Рядом с ним Валя совершенно забыла, что сидит в буфете Белого дома, а вокруг торопливые озабоченные люди. Виктор был таким родным, желанным и надёжным, что казалось, отгородил её от всего мира. Она набрала воздуху в лёгкие и монотонно перечислила:
– Медучилище, первый брак ради московской прописки. Ушла от него к режиссёру Лошадникову. Надоела Лошадникову, вышла за артиста Лебедева.
– Это такой сказочный богатырь?
– И сказочный алкоголик. Ушла от него, сделала аборт. Болела после этого. Сняла у одной женщины комнату, она меня вытащила, в твоё министерство устроила. Другая женщина мне мозги на место поставила. Потом заработала на квартиру, выучилась на целительницу, забрала мать в Москву, удочерила девочку-наркоманку… Всё!
Говорила и удивлялась, почему при своей закрытости так легко выложила ему всё. Даже не заметила, что не сказала про смерть отца. Словно его никогда и не было.
– Для такого послужного списка ты слишком светлая, – заметил он.
– Это благодаря бабушке!
– А я родился на Гоголевском бульваре. Отец преподавал в бывшей медведковской гимназии математику, а потом строил первую очередь Сегежского ЦБК на берегу реки Выг.
– Был учителем, стал строителем?
– Был учителем, стал зэком Белбалтлага. Мама, медсестра, как и ты, поехала с нами маленькими за ним в Карелию. Там за кадры боролись, взяли её на работу, хоть и муж в лагере. Народу мало, все свои, умудрялась получать свидания с отцом, подлечивать его. Сестра старше меня, учительница, как отец. Умерла от рака. Похоронена в Сегеже, как и мама. На камнях.
– На камнях? – эхом отозвалась Валя.
– Там лес, озеро и камни.
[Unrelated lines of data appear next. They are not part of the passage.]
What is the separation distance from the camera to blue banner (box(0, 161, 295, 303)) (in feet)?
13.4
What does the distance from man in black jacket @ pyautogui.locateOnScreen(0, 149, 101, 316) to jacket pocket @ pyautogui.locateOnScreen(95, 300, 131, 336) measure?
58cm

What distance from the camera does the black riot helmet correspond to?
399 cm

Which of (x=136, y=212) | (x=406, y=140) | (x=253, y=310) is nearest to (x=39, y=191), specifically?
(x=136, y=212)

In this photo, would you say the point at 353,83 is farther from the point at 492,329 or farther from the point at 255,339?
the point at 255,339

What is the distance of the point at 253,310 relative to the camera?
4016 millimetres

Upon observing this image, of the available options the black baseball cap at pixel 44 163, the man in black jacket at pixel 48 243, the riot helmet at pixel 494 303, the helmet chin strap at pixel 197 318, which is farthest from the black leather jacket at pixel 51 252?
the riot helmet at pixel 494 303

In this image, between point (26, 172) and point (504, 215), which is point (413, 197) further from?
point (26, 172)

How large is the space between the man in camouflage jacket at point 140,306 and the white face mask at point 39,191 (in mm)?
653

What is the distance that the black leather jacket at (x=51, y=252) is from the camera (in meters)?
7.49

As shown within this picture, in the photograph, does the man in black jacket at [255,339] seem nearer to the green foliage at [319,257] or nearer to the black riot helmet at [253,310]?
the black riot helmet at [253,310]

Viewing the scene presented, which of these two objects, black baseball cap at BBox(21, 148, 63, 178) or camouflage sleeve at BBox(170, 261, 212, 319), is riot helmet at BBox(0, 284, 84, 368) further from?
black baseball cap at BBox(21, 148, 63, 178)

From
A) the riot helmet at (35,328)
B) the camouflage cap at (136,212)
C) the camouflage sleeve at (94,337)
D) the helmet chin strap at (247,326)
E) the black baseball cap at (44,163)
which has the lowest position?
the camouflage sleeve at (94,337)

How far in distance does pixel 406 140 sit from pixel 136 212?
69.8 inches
А слово «Сегежа» по-карельски знаешь, что значит?
– По-карельски? – у неё аж перехватило дыхание.
– Чистая, светлая… аккурат для лагерей! Я школу закончил с золотой медалью, спортсмен, комсомольский лидер. Вернулся в Москву в оттепель. МГУ, Высшая партийная школа при ЦК, Академия общественных наук при ЦК. Дальше – с культуры на чёрную металлургию, со здоровья на строительство. Когда с тобой познакомились, был одним из самых молодых министров. Потом в Думу пошёл, сейчас новую партию создаём. Всё.
– Про Карелию потом спрошу, сперва про жену.
– Она красавица. Дочка важного чиновника.
– Брак по расчёту? – скривила губы Валя.
– Совпало, – обезоруживающе улыбнулся он.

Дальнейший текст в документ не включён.